After the college discovered that Barcomb (pictured) was involved in a relationship with an on-campus student, Trombley wrote a letter stating that he had violated the college’s Consensual Relationship Policy, which prohibited him from contacting university personnel or students and placed him on alternative duty assignment, effectively banning him from campus, the lawsuit claims, according to the Press-Republican.
According to the lawsuit, Barcomb connected with an undergraduate student at the university on Tinder on March 10, 2022. He claims he was unaware she was a student at the time, and said they began a “consensual romantic relationship.”
On March 30, Barcomb took the student back to her dorm room after a date. She was later questioned by four UP police officers about her relationship to Barcomb.
His lawsuit claims that he had been treated unfairly in part because many other police officers have had consensual relationships with students without consequences, in at least one case with the permission of the police chief and Tremblay.
SUNY Plattsburgh’s consensual relationship policy for undergraduate students states:
“Because inherent power differentials exist, professional staff or other college personnel are prohibited from entering romantic relationships with students for whom such staff or personnel have current supervisory, instructional, or other professional responsibility.”
The college’s consensual relationship policy is “vague,” according to Bob Keach, Barcomb’s attorney.
“If the government is going to tell you not to do something, they have to tell you that in very direct terms. When it doesn’t do that, it violates the Constitution,” Keach stated to the Press-Republican.
Darren Barcomb has served the university as a police officer for 23 years.
The SUNY Police Chiefs Association honored him with SUNY’s 2021 Professional Service Award, a distinction which “honor[s] lieutenants, officers and staff who play a key role in life-saving events and give exemplary professional service,” the university website states.
Barcomb has a history of legal battles with SUNY
This is not the first lawsuit Barcomb has filed against personnel of the college. In 2007, he sued multiple SUNY Plattsburgh staff, including Arlene Sabo, then-campus police chief, alleging claims of “false arrest, malicious prosecution, unreasonable seizure, unlawful retaliation, due process violations, and failure to supervise.”
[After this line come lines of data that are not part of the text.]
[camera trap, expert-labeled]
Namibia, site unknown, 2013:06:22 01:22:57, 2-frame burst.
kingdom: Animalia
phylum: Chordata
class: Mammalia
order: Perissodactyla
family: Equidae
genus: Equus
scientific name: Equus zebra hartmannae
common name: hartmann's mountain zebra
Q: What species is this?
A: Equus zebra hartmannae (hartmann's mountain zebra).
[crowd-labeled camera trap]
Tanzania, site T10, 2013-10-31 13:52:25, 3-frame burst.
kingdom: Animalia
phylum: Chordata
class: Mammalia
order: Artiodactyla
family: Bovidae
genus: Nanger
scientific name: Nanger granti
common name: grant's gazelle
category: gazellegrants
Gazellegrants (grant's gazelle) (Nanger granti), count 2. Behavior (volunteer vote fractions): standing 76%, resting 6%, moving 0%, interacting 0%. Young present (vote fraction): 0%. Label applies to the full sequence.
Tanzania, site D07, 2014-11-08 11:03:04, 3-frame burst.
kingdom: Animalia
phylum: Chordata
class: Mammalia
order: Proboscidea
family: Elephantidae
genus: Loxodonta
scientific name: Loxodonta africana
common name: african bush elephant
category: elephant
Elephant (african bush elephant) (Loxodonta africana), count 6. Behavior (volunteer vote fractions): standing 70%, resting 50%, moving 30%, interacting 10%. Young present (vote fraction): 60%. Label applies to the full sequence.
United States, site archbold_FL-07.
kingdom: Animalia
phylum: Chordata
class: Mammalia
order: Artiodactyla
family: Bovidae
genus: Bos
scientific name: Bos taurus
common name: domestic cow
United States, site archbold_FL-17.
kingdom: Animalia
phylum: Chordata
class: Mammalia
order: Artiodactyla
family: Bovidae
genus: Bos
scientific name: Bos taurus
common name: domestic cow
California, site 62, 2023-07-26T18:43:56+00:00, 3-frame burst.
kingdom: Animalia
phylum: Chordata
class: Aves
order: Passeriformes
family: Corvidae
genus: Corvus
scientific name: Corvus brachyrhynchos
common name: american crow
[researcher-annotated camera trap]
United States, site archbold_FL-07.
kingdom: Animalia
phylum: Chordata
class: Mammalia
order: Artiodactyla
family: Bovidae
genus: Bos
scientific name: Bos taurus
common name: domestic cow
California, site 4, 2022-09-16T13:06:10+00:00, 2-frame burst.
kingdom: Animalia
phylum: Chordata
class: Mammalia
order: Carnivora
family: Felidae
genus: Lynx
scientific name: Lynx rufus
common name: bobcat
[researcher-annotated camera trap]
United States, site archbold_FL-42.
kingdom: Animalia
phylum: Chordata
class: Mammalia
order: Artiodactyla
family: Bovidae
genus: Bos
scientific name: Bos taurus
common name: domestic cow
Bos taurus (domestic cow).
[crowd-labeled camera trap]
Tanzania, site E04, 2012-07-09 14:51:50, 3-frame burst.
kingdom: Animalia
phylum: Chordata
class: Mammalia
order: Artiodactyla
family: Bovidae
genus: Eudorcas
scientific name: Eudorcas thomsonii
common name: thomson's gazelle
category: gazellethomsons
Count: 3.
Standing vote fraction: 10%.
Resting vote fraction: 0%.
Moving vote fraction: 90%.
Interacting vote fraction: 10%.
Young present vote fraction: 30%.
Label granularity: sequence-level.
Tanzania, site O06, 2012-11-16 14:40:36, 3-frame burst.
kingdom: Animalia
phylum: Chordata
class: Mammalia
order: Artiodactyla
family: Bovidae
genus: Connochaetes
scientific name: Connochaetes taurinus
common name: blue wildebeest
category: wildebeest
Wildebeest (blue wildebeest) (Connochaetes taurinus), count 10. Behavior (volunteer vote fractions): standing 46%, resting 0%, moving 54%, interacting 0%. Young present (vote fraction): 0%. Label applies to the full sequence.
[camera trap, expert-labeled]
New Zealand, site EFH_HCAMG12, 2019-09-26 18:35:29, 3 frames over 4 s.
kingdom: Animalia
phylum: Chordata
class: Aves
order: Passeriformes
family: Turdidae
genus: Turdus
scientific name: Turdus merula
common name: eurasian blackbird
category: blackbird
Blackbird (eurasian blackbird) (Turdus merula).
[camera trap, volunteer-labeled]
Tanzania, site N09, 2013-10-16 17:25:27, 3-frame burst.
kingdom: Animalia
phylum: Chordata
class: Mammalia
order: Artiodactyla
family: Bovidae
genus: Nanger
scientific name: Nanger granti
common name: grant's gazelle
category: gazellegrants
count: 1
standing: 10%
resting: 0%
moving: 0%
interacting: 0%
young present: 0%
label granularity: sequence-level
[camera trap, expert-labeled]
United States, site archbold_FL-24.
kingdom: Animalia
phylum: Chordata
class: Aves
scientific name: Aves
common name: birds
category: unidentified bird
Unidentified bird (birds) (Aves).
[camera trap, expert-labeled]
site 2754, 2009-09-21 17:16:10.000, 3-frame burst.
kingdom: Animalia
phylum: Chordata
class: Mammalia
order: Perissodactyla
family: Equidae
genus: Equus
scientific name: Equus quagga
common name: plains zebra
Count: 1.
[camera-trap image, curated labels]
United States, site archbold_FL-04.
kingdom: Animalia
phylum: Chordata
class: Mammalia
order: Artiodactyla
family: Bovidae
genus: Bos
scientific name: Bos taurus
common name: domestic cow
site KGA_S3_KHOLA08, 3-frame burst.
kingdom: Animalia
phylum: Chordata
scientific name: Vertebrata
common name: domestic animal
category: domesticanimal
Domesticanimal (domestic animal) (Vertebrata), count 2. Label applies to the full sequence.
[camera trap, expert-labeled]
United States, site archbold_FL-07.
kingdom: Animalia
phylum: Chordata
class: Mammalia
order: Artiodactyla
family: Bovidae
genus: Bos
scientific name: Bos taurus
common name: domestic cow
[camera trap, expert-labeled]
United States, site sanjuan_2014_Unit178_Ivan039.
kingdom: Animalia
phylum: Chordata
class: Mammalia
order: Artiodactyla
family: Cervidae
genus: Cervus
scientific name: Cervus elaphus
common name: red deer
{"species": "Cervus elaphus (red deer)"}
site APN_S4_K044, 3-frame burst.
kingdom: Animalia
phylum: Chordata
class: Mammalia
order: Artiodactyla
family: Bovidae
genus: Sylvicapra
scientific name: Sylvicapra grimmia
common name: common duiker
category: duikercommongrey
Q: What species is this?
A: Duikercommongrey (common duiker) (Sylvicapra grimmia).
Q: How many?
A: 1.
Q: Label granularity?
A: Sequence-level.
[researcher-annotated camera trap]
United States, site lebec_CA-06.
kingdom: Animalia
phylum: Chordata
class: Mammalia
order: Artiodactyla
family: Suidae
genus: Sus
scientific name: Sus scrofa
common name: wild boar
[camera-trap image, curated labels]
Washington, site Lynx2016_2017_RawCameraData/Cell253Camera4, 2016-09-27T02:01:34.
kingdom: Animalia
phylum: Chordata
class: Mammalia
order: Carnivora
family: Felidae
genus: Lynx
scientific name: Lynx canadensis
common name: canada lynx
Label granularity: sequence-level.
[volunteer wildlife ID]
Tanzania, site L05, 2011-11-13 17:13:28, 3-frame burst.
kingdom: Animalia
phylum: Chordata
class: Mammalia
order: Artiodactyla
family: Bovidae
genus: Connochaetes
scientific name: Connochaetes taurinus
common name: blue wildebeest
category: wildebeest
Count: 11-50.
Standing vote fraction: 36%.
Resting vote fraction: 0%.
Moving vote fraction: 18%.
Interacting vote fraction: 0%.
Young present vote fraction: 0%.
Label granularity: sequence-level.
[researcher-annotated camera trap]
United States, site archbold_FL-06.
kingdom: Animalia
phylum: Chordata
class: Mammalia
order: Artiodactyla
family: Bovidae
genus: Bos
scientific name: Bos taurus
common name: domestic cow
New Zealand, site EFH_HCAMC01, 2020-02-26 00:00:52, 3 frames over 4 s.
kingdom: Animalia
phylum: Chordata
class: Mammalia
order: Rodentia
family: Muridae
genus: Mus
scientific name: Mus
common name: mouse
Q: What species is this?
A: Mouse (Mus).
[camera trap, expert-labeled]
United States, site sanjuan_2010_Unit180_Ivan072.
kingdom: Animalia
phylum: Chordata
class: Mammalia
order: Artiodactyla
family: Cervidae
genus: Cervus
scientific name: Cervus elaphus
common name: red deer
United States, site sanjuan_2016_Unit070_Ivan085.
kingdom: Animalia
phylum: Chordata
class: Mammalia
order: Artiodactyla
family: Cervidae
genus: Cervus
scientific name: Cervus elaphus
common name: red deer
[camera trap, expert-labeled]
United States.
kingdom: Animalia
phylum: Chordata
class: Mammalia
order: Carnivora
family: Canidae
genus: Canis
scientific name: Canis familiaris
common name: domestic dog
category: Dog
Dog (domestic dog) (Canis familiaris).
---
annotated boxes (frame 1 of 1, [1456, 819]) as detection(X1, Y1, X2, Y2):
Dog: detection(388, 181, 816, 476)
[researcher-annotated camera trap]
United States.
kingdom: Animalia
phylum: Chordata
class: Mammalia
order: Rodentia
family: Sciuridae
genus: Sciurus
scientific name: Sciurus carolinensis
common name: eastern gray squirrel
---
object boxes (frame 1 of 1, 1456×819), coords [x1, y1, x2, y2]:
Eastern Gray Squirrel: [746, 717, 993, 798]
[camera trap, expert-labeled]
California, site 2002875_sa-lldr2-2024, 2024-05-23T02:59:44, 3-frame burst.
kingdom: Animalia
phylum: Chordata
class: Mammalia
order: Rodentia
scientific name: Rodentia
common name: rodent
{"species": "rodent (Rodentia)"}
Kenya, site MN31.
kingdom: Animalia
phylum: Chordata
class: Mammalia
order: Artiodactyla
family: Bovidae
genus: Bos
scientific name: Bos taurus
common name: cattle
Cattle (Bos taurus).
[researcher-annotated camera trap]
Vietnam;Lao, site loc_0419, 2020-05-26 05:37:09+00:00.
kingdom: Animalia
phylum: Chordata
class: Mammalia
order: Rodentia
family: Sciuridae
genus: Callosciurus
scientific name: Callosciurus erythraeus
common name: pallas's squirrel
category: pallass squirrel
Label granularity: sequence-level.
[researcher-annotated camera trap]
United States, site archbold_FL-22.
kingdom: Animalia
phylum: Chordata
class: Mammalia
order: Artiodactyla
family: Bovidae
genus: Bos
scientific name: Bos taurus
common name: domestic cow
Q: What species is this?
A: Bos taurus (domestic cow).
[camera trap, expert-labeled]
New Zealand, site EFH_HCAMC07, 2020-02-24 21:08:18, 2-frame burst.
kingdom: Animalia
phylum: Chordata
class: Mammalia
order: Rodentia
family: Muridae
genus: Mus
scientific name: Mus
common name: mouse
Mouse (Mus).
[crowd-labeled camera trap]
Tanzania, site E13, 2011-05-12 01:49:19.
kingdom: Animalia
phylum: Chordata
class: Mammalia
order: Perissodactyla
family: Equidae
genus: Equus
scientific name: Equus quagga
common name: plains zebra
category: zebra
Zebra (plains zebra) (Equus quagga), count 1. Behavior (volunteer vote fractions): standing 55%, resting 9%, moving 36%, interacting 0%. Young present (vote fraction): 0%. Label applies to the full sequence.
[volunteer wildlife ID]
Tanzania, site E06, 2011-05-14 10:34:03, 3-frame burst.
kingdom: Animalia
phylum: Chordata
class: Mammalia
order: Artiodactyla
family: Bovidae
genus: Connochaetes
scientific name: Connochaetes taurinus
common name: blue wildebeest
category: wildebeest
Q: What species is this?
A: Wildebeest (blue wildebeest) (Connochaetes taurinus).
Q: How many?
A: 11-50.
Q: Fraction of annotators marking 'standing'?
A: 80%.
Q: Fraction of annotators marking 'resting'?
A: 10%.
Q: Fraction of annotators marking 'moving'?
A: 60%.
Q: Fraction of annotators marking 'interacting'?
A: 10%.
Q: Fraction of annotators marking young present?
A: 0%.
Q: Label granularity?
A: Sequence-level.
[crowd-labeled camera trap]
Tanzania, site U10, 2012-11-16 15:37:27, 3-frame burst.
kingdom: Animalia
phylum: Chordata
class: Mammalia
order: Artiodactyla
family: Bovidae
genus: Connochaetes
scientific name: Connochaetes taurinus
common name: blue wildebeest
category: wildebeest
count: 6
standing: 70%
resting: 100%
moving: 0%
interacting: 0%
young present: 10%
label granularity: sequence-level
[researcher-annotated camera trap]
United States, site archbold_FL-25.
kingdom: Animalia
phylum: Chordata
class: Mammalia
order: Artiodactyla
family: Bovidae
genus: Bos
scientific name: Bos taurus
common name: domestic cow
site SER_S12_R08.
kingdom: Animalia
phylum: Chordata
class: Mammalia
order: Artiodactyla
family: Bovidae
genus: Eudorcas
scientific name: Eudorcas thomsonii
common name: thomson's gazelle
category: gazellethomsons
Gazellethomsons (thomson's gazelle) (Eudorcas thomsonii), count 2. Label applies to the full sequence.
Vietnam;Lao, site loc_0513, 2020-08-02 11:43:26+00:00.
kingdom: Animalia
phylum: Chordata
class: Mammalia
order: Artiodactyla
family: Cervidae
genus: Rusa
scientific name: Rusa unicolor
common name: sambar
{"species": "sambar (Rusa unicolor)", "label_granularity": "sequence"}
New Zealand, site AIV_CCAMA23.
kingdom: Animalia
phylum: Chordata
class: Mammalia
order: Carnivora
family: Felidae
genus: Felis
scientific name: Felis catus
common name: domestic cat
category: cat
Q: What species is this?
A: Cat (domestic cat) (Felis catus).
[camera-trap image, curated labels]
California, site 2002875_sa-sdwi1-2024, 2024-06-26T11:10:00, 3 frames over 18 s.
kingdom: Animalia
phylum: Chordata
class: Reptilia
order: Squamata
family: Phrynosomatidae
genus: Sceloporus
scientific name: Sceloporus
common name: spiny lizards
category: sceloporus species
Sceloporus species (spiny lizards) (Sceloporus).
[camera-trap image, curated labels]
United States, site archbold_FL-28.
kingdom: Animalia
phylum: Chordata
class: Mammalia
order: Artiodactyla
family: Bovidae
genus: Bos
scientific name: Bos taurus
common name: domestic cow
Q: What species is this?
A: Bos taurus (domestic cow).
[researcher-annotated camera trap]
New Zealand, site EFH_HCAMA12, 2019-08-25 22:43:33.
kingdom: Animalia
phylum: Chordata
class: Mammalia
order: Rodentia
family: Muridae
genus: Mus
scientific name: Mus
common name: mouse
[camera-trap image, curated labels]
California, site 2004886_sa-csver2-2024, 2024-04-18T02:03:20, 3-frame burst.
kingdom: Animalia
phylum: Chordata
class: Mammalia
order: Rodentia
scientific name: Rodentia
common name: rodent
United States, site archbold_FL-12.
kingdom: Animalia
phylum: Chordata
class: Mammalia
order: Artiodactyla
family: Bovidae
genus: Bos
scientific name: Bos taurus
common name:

The lawsuit also asserted that “the harassment, suspensions, arrests and prosecution of Barcomb was in direct response to his efforts to organize, lead and sustain the union that represents his fellow police officers at SUNY Plattsburgh.”
Barcomb had said he believed Sabo was trying to force him to leave the department.
The College Fix reached out to Trombley and SUNY Plattsburgh spokesperson Heather Haskins with questions, but neither has responded.
The Fix asked Trombley and Haskins for comment on which university policies Barcomb allegedly violated, as well as for comments on Barcomb’s claim that other officers have dated students in the past and on Keach’s claim that the relationship policy is “vague.”